You’d think that a woman strutting around with a shaved head – in the company of women who dye and curl and straighten and otherwise dose vast quantities of money onto their hair – doesn’t give a damn what other people think. But I do, actually. I endure it only within a harsh context: I literally cannot control my hair-pulling. I do monitor my food and hygiene for the sake of my hair-pulling – in that sense I will never give up – but I also give myself credit for knowing when to put up a fight and when to give in. I’ll never be happy about it, but on the other hand complaining about it is about the same as complaining that I’m Japanese – nothing much to be done about it except learn to live with it.
In fact, though, I run my entire life based on what other people think of me. So if I suffer from emotional health issues it is because of the stress that entails – neither logically nor logistically can anyone live up to everyone else’s expectations. Unfortunately, logic does not often participate in emotion’s games.
My ex-husband once told me that I am extremely competitive. I was in disbelief at the time he told me, and, after ten years of pondering it, I still disagree. I asked my closest friends, and they too disagreed – which makes one wonder what made him think so. I wonder if he’s not reacting to my compulsive attempts to measure up to other people’s expectations.

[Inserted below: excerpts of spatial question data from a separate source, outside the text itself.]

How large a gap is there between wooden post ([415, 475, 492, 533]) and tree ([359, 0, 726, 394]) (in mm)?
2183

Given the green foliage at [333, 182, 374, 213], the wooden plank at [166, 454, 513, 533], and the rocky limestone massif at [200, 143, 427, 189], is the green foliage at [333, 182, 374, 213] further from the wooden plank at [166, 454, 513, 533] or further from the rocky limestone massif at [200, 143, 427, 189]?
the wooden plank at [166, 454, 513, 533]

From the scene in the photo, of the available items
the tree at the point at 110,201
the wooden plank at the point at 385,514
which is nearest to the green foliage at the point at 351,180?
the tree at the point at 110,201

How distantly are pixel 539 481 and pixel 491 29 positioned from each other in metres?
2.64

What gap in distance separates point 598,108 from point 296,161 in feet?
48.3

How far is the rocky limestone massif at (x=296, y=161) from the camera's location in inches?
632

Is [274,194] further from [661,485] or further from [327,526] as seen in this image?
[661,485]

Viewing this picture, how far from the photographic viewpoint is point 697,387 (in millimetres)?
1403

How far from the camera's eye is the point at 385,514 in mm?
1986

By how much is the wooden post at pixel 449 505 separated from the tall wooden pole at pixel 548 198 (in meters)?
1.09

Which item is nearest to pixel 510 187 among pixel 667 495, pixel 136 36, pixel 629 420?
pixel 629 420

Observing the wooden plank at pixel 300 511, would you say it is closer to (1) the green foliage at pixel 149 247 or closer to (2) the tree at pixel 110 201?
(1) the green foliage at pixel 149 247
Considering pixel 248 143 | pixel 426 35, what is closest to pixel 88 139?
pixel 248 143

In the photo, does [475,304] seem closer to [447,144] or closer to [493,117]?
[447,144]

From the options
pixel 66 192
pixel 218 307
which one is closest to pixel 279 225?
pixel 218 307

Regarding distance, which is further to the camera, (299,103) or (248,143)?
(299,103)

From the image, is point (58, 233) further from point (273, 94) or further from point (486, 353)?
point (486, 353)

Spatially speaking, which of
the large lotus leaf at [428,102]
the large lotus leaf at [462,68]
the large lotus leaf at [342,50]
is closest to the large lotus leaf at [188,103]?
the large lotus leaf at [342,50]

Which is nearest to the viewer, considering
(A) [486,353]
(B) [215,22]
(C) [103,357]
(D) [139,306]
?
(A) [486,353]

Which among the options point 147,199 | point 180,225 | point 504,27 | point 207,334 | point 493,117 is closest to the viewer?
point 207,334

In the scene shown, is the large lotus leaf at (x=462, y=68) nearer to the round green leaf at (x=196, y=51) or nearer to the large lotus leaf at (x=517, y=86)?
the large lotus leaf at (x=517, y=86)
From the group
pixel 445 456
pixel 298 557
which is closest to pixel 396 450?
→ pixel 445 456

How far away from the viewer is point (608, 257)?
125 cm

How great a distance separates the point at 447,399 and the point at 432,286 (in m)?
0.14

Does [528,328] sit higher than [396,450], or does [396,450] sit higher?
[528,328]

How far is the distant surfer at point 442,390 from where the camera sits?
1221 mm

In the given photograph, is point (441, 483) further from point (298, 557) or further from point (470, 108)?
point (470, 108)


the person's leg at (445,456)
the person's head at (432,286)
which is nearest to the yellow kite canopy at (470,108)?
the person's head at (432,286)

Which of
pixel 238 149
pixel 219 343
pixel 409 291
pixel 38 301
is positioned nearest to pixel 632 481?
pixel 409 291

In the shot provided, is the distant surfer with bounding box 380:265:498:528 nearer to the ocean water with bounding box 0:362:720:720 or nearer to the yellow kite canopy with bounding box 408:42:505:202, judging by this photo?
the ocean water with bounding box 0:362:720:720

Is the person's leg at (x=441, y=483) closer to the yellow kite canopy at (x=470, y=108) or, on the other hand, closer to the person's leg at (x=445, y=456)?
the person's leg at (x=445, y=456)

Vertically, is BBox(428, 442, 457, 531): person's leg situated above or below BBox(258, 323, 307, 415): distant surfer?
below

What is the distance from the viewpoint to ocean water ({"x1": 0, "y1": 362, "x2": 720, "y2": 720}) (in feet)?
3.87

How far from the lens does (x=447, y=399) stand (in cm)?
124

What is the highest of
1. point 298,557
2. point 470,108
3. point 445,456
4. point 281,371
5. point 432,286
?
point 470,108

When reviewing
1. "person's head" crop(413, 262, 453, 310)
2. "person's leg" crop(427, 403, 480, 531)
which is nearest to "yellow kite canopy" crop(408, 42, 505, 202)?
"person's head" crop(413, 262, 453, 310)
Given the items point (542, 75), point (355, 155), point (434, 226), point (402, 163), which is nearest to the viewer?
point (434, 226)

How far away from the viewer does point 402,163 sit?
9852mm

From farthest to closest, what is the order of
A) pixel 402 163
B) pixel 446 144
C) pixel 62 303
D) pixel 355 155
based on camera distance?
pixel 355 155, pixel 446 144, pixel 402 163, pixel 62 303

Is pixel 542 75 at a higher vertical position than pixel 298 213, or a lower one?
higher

I worry that I am not a competent teacher. I am certainly not the worst teacher ever, but, on a daily basis anyway, I under-plan. I often create lessons on the fly. 80% of the time, these are actually fairly effective because in a sense I’ve been planning constantly for the past 12 years – I never really stop planning in my mind. I can be performing the most random activity and come up with a great lesson plan, including grading criteria. But when the administration asks for rubrics and assessments of the standards, it’s generally all in my head, and oftentimes that comes off as unpreparedness and incompetence.
I worry that I am a poor mother. If I forget to look in my son’s folder or fail to sign a paper, or an assignment goes undone, I fear judgment by my professional peers – my son’s teachers, who are in the same e-mail system as I am.
I worry that I don’t take care of my son’s well-being. I have never pretended to cook. I barely keep up with my own nutrition, in fact. My son, I confess, gets too many a fast-food meal. At home he gets about as much fresh food as I do – which is to say, not much. (I do sneak in frozen vegetables with his canned ravioli and instant saimin.)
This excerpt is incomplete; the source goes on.